CF’s coverage of the Big 12’s basketball media day in Kansas City is brought to you by MJ Properties in Ankeny.
KANSAS CITY, Mo. — How many times during the 2012-13 Iowa State men’s basketball season did Fred Hoiberg reference his team trying to make “home run plays” as opposed to simple basketball ones? It seemed like just about every press conference, radio show or conversation that "The Mayor" was involved in.
That was the theme of Iowa State’s non-conference campaign during year three of the Hoiberg era, in which the Cyclones escaped with a 10-3 record. Iowa State will undoubtedly possess less firepower from 3-point range this season than that of a year ago, but some of that could be made up for by turning the ball over less.
So far, so good.
“We’re just going to keep talking about last year and how much better we got when we stopped trying to hit the home run and just made easy, simple basketball plays,” Hoiberg said at the Big 12’s media day event on Tuesday. “Our guys are pretty bought into that right now. We’re still driving into the pile a little bit and taking an extra dribble but we’re making progress in that area.”

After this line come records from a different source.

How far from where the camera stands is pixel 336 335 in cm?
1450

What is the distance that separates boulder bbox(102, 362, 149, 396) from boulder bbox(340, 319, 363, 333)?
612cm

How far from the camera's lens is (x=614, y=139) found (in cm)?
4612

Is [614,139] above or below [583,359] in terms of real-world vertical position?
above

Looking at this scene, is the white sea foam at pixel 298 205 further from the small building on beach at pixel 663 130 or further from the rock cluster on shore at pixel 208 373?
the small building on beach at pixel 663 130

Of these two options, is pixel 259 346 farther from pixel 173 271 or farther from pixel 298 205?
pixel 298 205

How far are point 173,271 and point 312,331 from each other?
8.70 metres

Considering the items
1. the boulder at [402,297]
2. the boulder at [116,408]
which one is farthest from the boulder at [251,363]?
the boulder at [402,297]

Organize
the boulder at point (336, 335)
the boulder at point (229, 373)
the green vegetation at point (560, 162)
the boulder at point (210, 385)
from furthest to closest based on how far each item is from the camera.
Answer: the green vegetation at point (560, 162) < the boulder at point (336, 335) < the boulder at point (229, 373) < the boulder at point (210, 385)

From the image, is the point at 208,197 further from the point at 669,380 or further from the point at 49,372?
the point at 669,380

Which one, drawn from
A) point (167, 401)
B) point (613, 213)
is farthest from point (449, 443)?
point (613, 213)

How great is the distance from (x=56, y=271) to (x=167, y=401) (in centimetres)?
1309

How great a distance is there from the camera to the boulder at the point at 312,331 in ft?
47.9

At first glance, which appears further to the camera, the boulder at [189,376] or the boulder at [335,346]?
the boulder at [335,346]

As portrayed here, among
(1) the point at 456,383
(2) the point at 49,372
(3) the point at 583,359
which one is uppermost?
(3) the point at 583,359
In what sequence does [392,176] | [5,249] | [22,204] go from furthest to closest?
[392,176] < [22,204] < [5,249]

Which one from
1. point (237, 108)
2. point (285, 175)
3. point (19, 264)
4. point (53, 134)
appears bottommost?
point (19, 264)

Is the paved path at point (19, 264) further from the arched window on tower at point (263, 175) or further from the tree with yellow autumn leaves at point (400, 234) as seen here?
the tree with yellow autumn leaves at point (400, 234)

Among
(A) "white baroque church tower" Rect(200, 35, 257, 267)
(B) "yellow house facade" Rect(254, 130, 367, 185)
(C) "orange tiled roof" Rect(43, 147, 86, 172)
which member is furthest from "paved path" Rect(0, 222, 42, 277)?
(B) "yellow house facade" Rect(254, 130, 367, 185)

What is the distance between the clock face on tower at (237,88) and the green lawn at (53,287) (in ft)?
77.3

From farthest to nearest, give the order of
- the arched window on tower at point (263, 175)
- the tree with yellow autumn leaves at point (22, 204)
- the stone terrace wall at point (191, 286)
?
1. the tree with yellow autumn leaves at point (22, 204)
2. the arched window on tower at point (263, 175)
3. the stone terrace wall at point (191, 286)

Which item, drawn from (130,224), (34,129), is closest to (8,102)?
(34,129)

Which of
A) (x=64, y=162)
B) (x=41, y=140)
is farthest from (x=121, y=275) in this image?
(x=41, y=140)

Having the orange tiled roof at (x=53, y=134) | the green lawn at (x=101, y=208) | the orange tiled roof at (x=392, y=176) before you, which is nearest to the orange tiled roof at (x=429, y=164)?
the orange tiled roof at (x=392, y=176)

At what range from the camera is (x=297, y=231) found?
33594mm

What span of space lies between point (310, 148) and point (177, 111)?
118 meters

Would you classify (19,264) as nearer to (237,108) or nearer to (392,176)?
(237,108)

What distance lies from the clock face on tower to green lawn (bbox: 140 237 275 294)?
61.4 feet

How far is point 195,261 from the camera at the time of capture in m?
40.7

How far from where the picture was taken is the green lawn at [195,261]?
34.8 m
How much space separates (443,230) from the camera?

It all begins with the Marshall transfer DeAndre Kane, who Hoiberg is expecting to start at point guard for the Cyclones when UNC-Wilmington comes to town on Nov. 10. Kane, who averaged 15 points a game or more during the first three seasons of his career at Marshall, has apparently adapted the role as “floor general” quite nicely during the first three weeks of practice. Surprisingly, Hoiberg noted that of his current top five, Kane has taken fewer shots than anybody so far during practice.
“When you look at the numbers he has put up in the three years that he had at Marshall, that’s been what he has been expected to do,” Hoiberg said. “Right now he is really trying to get everybody else involved.”
From the sound of things, Kane’s backup, true freshman Monte Morris, has been a pleasant surprise too.
"Monte Morris has been very steady and will play for us at some back‑up point," Hoiberg said. "Assist‑to‑turnover ratio has been excellent in all the things that we have done statistically‑wise early on in practice."
Sophomore Georges Niang has noticed a change in mentality among his teammates as well. This group Cyclones brings less flash to the table, no doubt. But this group apparently values efficiency over electricity.
“I feel like we did that a lot last year and were okay with turning the ball over if we were trying to make that home run play,” Niang said. “This year, there are some silly mistakes but they are limited. We move the ball but have great pace. I feel like we score a lot easier, minus having 3-point shooters like Tyrus McGee and Chris Babb. But we do a great job of moving the ball and getting a lot of assists from our guards.”
It is very early and the Cyclones haven’t gone head-to-head with anybody but themselves, but regardless of the time of year, fewer turnovers are always a good thing.